Peach Luffe talks inspirations, creative process for debut album Everything is Peachy

Angela Lim, Life&Arts Editor

Hailing from Toronto, Peach Luffe blossoms dream pop soundscapes with a summery glow produced, written, mixed and played from Jong Lee’s bedroom studio. Over the past three years, Peach Luffe has transitioned from a solo project to a collaborative effort with friends who specialize in various genres, from classical to metal.

The Daily Texan sat down with Lee ahead of his South by Southwest set to discuss his musical journey and artistry.

The Daily Texan: You’re classically trained in violin and majored in music. How does this background translate into your music now?

Jong Lee: Violins always get the best melodies in orchestra and the most romantic, beautiful compositions. So, I ended up recording a lot of violin in my music. I love lush, orchestral stuff from the 1800s.
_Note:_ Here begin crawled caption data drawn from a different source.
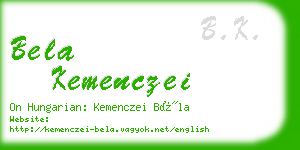 bela kemenczei business card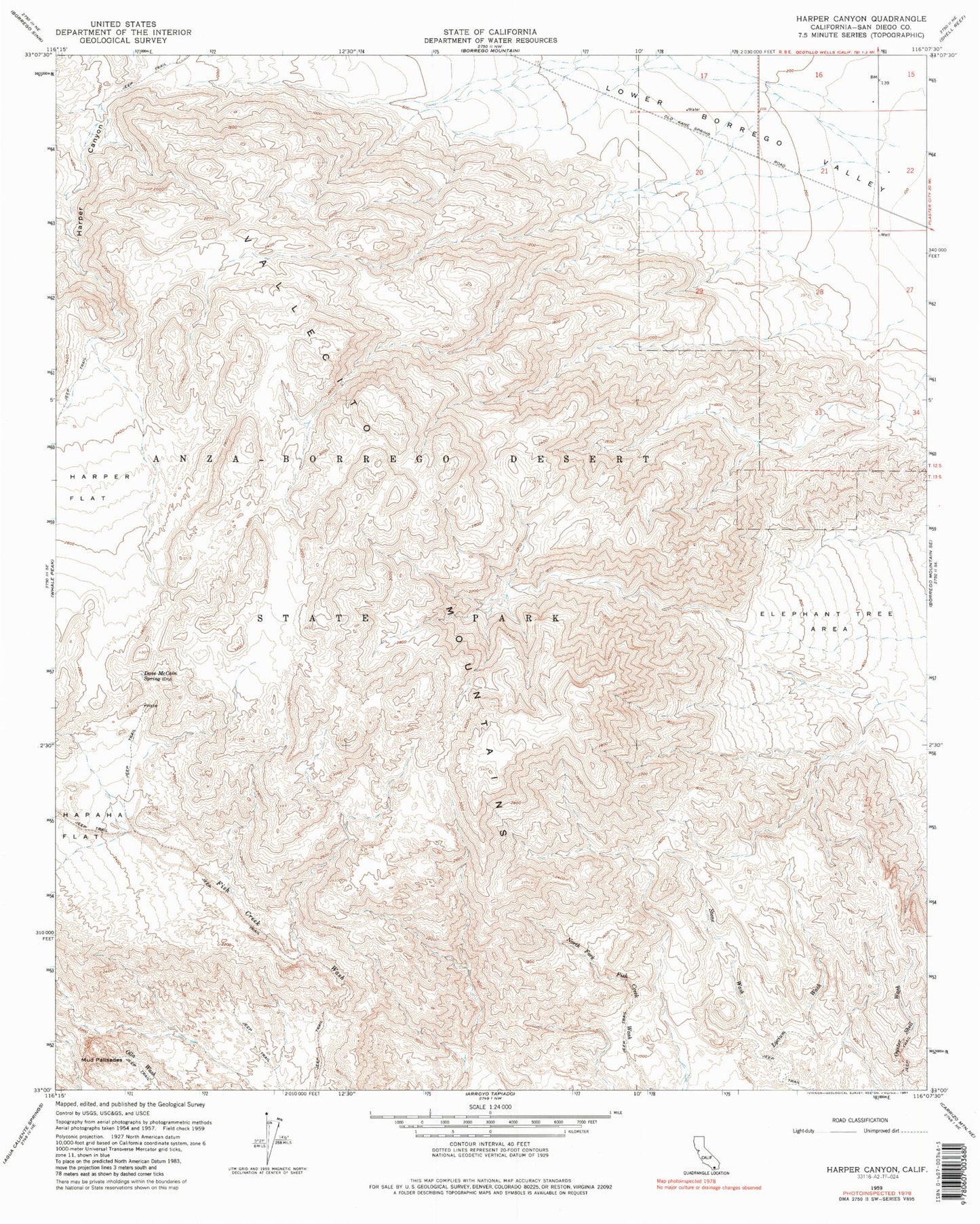 Classic USGS Harper Canyon California 7.5'x7.5' Topo Map Image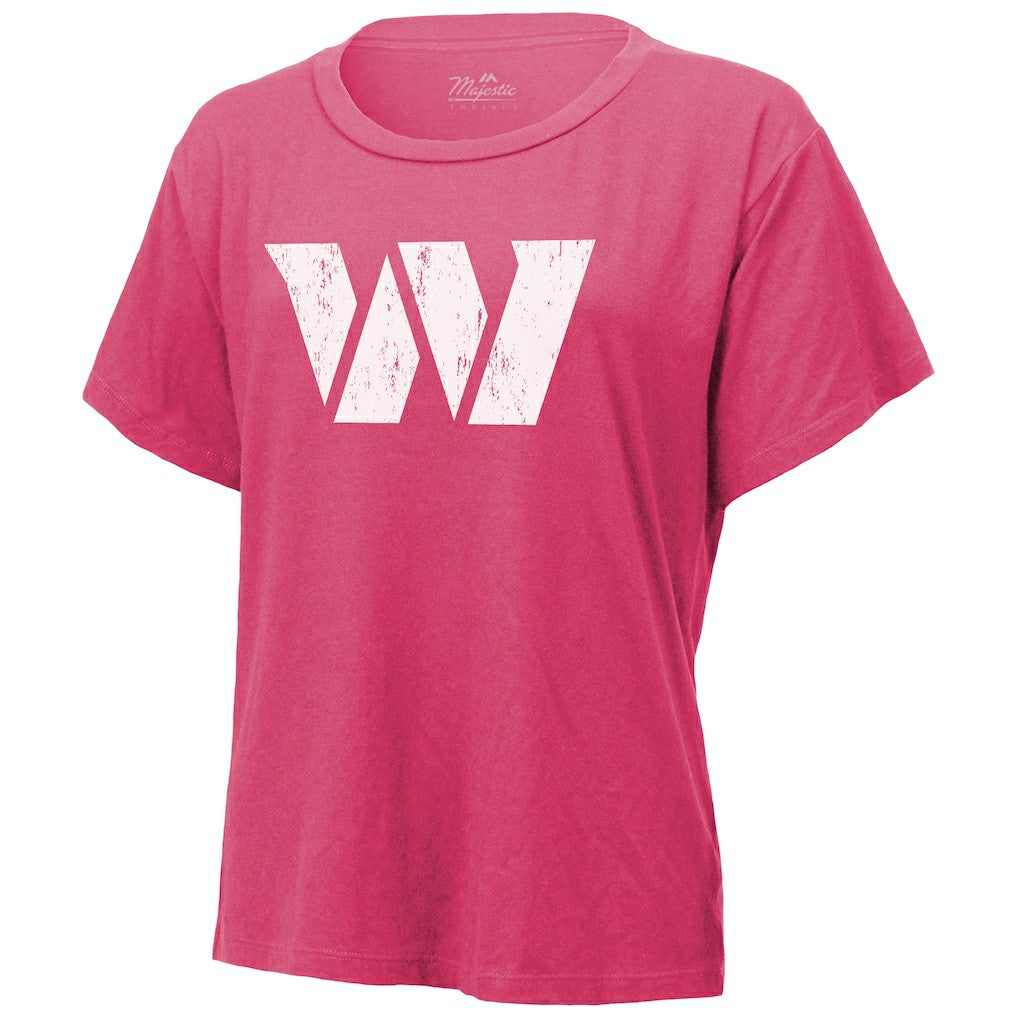 Jayden Daniels Washington Commanders Majestic Threads Women's Name & Number T-Shirt - Pink T-shirts
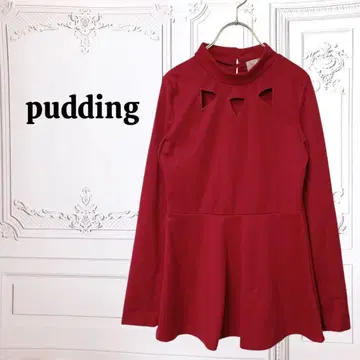 [푸딩] 티셔츠 [S] 레드 무지 컷 아웃 플레어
It feels nostalgic, sad, happy — it just makes me feel things.

DT: What was your creative process like for your debut album Everything is Peachy

JL: I was feeling so uninspired musically for months, and I was just like, “I’m just gonna lock myself in my apartment for like a month and write music.” I barely saw anyone, I was just in my room with my cat … (The album) was a month’s worth of stuff. I was able to crank it out as quickly as possible. After the album, I got really inspired to write. I just flushed out every idea that I had.

DT: How has music served as a medium of storytelling for you?

JL: Music is the only (way) I can portray myself. It’s kind of accurate, how I portray myself in real life and (through) music. There’s parts of me that are bubbly like my personality … so, my music has elements of that, but there’s also the more serious, cool version of me. 

DT: What’s it like being vulnerable in your music and presenting that more serious part of yourself?

JL: Once you do it a couple times, it becomes easier to present yourself. The hardest thing I find is … writing about these things in my life — whatever it may be, relationships with people or my inner self — that I haven’t even processed. I’m making songs about them, making content and recording it.

DT: What advice would you give to people who want to learn or start making their own music?

JL: Write music that you want to hear regardless of what is trending. Trends come and go but your tastes in music (are) something you will (always) have.

DT: It’s natural for people to be overly self-critical when starting out. How do you navigate that?

JL: I still have impostor syndrome all the time. It never goes away. I’ve been (doing Peach Luffe) for three years, and I’m still like, “Is this good? I can’t tell. I don’t know what’s going on.” But if you just release more music, feel more confident in what you’re doing and like hearing it, everything (will be) fine.

DT: Did you always think you were going to do music as a career?

JL: No, I picked up singing a year after I graduated (college), but I didn’t really take (music) seriously until the year after. I was like, “I can write some songs.” By the way, they were very bad, but at the time, I was like, “These are pretty good.” Somehow, I just kept doing it, and it ended up working out so far.

DT: Over time, you get better the more you do something, as you said.

JL: Absolutely. Every creative person has a taste or how they want things to be, and their taste is high because they’re exposed to top of the line things. You’re listening to songs (where) someone spent $100,000 (to make it). When you start out, your level is far below (your taste), but you (eventually) end up matching. That’s where you start seeing results, but you should still be proud of your material regardless.